------ Texto em excerto ------

Atualidade

Rita Garcia Pereira analisa mudanças no Código do Trabalho: “São um retrocesso nos direitos dos trabalhadores”

Publicidade - continue a ler a seguir

Mais de uma centena de artigos do Código do Trabalho estão na mira do Governo para alterações, mas a advogada e especialista em Direito do Trabalho, Rita Garcia Pereira, considera que o anteprojeto avançado pelo Governo – e que está agora a ser discutido em Concertação Social – “é um retrocesso no direito dos trabalhadores”.

Em entrevista à Renascença, analisa algumas das propostas que estão a motivar a greve geral de 11 de Dezembro convocada por UGT e CGTP e sublinha que hoje “é facílimo despedir em termos de despedimento coletivo em Portugal”.

Rita Garcia Pereira lembra que o alargamento de setores em serviços mínimos em caso de greve e a flexibilização do processo disciplinar em matérias de despedimento por justa causa – já considerado inconstitucional em 2009 – podem voltar a receber cartão vermelho do Tribunal Constitucional.

A especialista em Direito do Trabalho não tem dúvidas que o anteprojeto do Governo é prejudicial “para todos os trabalhadores” e na lei da greve considera que serviços mínimos em tudo o que não for área da saúde ou transportes é ir longe demais.

Publicidade - continue a ler a seguir

As alterações à lei aumentam a regidez laboral?

Não, importam uma total flexibilização da legislação laboral. Sendo que essa flexibilização costuma operar em desfavor dos trabalhadores.

O primeiro-ministro chegou a afirmar que a nova lei “é mais amiga do trabalho”. Considera que é mais amiga dos trabalhadores ou dos patrões?

É claramente mais amiga dos patrões.

------

Objetivos →
1) Indique se cada afirmação está de acordo com o texto sobre as alterações ao Código do Trabalho, respondendo sim ou não e citando as palavras do texto que o decidem: (a) Rita Garcia Pereira considera que hoje é difícil despedir em termos de despedimento coletivo em Portugal; (b) a greve geral de 11 de Dezembro foi convocada pela UGT e pela CGTP; (c) a flexibilização do processo disciplinar em matérias de despedimento por justa causa já foi considerada inconstitucional em 2009.
2) Transcreva, do texto sobre as alterações ao Código do Trabalho, o trecho que começa em “Não, importam uma” e termina em “amiga dos patrões.”.
A listagem constitui material à parte, independente do texto.

------ Excertos de dados ------

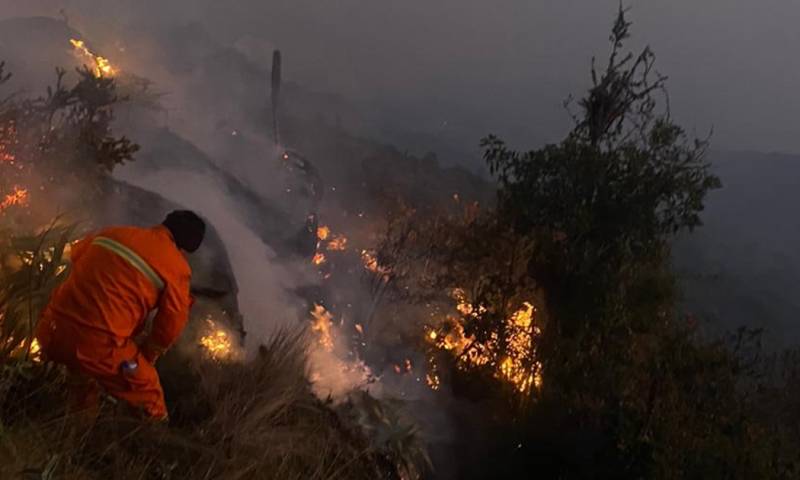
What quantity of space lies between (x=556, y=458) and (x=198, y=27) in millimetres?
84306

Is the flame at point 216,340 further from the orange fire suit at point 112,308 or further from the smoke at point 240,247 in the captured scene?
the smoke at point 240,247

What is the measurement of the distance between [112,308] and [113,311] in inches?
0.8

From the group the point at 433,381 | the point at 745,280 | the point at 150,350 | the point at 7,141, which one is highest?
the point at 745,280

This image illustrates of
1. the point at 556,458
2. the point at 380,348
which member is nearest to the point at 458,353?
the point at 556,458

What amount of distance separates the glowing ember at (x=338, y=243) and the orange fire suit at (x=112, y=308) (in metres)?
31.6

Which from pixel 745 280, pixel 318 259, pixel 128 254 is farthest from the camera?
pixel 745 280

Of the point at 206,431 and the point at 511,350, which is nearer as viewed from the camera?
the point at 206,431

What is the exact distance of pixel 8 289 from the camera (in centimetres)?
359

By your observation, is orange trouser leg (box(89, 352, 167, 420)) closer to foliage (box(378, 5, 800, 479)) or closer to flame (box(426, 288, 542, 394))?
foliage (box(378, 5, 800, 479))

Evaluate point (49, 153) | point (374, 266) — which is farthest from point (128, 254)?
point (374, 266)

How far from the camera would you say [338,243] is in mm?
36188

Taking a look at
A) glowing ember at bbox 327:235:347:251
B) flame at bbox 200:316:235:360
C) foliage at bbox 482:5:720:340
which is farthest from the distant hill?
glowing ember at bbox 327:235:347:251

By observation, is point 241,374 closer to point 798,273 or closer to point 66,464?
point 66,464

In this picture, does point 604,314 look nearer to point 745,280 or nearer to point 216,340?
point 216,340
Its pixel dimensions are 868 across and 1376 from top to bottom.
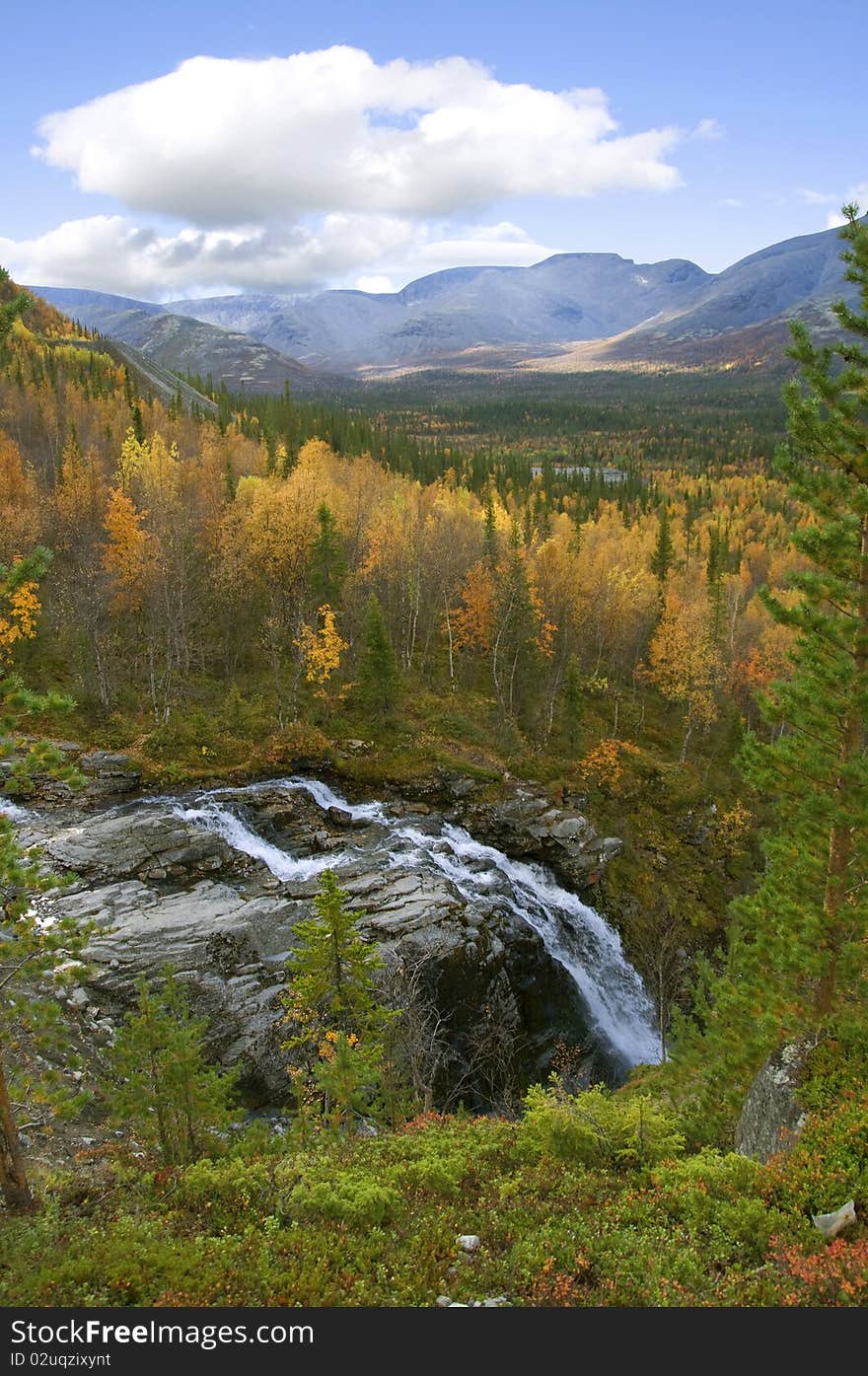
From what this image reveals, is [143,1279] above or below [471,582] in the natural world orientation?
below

------

Resultados por ordem →
1)
(a) Não: “é facílimo despedir em termos de despedimento coletivo em Portugal”.
(b) Sim: “a greve geral de 11 de Dezembro convocada por UGT e CGTP”.
(c) Sim: “já considerado inconstitucional em 2009”.

2)
Não, importam uma total flexibilização da legislação laboral. Sendo que essa flexibilização costuma operar em desfavor dos trabalhadores.

O primeiro-ministro chegou a afirmar que a nova lei “é mais amiga do trabalho”. Considera que é mais amiga dos trabalhadores ou dos patrões?

É claramente mais amiga dos patrões.